Monday, April 29, 2013

26 squares

All the squares of side lengths 1 to 26
In looking for an activity to demonstrate "Pythagorean theorem", a colleague and I decided to cut out all the squares of side length 1 to 26 like this. Actually we had the students do it on the first day of class. Once they had them cut out we asked them to make something - we got robots, wedding cakes, smiley faces, guns :( , you name it they made it. Then we asked students to make something with 3 of the squares. Eventually one of them made a triangle with three of the squares. The sides of the 3 squares making the sides of the triangle.

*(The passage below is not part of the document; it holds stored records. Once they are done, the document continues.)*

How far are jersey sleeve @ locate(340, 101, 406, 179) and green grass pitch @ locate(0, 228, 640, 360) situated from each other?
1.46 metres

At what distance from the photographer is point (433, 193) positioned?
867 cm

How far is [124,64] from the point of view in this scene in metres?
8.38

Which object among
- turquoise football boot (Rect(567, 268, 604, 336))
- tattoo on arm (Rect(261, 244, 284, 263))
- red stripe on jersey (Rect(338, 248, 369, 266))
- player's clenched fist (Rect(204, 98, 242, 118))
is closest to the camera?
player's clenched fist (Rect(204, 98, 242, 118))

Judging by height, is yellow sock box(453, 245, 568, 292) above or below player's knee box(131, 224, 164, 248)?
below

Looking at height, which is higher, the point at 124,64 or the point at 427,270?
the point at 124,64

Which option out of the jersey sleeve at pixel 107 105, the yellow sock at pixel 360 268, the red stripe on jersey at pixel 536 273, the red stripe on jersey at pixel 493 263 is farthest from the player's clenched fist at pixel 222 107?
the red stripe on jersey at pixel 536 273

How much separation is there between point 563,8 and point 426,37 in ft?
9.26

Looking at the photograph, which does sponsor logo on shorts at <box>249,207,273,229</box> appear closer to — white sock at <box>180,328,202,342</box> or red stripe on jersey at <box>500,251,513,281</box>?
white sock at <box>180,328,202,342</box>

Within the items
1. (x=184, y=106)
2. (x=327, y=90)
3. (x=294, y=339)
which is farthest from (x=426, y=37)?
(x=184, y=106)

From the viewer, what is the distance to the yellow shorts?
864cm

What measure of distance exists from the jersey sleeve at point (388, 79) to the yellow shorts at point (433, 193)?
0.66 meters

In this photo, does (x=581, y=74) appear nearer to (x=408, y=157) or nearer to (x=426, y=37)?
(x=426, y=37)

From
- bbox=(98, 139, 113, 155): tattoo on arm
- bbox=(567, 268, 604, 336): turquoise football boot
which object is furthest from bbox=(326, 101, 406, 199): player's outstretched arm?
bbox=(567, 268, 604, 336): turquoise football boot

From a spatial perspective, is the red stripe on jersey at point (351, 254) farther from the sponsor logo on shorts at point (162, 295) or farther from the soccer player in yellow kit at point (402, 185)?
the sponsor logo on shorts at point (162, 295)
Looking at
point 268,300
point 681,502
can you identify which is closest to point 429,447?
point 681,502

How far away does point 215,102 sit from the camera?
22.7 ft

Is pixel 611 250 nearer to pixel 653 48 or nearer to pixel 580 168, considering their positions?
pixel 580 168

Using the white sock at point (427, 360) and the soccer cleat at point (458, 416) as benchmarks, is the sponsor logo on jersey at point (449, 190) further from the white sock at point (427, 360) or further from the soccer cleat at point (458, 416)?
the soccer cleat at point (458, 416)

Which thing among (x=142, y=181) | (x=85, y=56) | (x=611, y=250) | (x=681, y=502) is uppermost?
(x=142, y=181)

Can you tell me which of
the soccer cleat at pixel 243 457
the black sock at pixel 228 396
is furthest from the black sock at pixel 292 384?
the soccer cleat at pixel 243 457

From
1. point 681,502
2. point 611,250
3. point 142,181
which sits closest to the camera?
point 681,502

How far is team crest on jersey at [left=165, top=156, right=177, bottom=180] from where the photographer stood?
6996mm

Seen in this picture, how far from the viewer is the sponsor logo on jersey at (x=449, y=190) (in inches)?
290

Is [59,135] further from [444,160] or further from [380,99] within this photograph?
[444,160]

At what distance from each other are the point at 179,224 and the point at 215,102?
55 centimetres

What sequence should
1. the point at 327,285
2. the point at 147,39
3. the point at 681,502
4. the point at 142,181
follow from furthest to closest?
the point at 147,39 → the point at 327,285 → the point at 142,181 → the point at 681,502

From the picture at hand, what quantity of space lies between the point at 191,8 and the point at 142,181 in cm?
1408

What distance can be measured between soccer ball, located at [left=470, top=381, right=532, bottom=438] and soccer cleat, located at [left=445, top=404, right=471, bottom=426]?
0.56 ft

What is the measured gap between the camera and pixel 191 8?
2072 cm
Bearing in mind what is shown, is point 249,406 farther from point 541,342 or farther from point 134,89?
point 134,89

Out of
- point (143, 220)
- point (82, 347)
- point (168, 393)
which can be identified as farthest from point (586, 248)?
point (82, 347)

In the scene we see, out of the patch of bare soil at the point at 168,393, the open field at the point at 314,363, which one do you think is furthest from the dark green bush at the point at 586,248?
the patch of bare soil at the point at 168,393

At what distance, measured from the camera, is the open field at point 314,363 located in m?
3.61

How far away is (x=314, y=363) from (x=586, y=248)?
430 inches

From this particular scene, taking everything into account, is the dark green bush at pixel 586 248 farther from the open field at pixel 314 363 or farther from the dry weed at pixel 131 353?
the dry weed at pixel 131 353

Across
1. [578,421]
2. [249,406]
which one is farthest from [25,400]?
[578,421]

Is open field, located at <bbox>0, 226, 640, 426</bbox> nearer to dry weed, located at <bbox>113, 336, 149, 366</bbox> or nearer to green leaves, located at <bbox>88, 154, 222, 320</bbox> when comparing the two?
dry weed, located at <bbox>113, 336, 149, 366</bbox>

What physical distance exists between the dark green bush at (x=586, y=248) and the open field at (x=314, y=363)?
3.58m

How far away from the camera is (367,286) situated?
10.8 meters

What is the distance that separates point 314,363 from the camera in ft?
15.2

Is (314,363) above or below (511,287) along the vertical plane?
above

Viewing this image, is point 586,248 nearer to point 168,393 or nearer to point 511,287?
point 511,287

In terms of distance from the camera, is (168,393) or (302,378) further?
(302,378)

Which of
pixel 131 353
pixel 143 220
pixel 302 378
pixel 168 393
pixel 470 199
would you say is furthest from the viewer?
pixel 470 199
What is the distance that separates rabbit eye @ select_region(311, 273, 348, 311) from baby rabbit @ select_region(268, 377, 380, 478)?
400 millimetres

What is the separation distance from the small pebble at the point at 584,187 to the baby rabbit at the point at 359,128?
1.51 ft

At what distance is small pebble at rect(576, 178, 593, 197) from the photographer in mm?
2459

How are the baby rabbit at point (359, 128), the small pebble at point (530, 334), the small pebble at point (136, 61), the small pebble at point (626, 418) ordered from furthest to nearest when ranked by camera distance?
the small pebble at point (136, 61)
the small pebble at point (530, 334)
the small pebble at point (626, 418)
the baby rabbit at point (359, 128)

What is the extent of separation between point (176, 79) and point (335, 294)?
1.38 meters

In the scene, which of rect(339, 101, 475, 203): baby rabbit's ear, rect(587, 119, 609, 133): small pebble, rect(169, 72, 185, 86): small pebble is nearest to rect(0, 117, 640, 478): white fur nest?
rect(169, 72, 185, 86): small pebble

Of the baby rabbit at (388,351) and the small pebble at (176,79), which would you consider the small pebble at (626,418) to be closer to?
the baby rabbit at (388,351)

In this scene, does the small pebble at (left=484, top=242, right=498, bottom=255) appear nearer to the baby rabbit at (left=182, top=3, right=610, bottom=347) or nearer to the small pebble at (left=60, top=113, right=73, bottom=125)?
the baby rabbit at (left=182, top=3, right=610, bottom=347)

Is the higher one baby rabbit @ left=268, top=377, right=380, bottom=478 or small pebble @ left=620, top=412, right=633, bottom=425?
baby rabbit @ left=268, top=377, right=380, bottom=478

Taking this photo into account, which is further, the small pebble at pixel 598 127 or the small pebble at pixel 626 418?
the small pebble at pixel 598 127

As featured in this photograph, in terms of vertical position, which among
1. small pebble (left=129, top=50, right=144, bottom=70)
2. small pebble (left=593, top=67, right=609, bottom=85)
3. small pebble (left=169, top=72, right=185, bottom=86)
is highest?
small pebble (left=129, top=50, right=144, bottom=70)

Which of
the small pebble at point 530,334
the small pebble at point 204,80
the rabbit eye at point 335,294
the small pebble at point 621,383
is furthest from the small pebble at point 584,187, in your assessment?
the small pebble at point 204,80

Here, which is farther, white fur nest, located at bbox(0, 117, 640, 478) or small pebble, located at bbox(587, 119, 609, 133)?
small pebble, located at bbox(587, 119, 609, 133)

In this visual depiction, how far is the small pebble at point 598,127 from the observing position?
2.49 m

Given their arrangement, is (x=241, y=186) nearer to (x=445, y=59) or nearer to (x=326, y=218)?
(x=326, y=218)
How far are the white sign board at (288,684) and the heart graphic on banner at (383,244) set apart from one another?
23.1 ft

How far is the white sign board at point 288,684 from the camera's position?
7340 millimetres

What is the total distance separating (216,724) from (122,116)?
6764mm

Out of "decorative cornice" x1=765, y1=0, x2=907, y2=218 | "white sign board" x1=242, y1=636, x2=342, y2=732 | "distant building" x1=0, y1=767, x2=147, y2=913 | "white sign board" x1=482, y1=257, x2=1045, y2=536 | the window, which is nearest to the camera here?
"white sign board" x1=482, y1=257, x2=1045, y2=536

Once we decided to explore these triangles made from the hollow of the squares, this led to a nice discussion about when we would get a triangle or when it was impossible. We generated a list of side lengths of the 3 squares that would create a triangle ( for example 12, 15 and 20 ) and a list of side lengths of the 3 squares that would not create a triangle ( for example 3, 5 and 17 ).
Triangle inequality: The sum of the lengths of the two smaller sides must be greater than the longest side in a triangle.

After this discussion we talked about different classifications of triangles based on angles. So we then generated a list of side lengths that would make an acute triangle ( for example 19, 20 and 21 ), an obtuse triangle ( for example 5, 11 and 15 ) and last but not least the hunt for a right angled triangle. Once we established the rule for right triangles: the area of the two smaller squares must equal the area of the largest square the students were on the hunt for all possible triangles using the squares with side lengths 1 to 26. This is what the board looked like by the end of the period.

There were 4 families: FAMILY 1, 3, 4, and 5 and all it's multiples (6, 8, 10; 9, 12, 15; 12, 16, 20; 15, 20, 25), FAMILY 2, 5, 12, 13 and it's multiple (10, 24, 26), FAMILY 3, 8, 15, 17 and FAMILY 4, 7, 24, 25. Nine sum of squares triples amongst 4 families. The students had a fun search for these. We consolidated on how to find an unknown side in a right triangle.

We spent three days doing all this-time well spent.

Next we took the 3, 4, 5 family and explored the relationship between the side lengths amongst the different triangles. Students made connections about the triangles being scaled by some factor. They also decided that the angles in these triangles would be exactly the same. We called these families of triangles similar triangles. With a day of consolidation we spent two days on similar triangles.

Of course I wanted them to tell me what the angles in a 3, 4, 5 triangle were  (or any of the triangles in that family). They decided the only angle they knew was the 90 degree angle and the other two would have to be measured with a protractor. After measuring all the angles in a couple of different triangles in the family the students decided on the smallest angle being 37 degrees and the middle angle being 53 degrees.

I then pulled a trigonometric table and explained the words opposite, adjacent and hypotenuse and we checked out the ratios for a 3, 4 and 5 triangle. Of course the students reaction was who would make this sort of table. We worked through some examples where they found an angle, and some where they found a side length. Trig table only at this point. Again with a couple of days of consolidating we spent three days on this.

Next we made three representations ( table, graph, equation ) for side length of the squares and perimeter of the squares. P=4L. Linear relations and their properties and solving linear equations. Students spent some time with a graphing calculator and learned how to do a linear regression.

Again three representations ( table, graph, equation ) for side length of the square and area of the squares. A=L^2. Quadratic relations and their characteristics. Students spent some time with a graphing calculator and learned how to do a quadratic regression.

The goods are here:
The Goods

Time well spent - took 3 weeks and uncovered 6 of 9 big ideas in MFM 2P math and introduced 3 out of 3 strands. A great activity to start the course  - a little dry and very scaffolded - but a nice start to the course.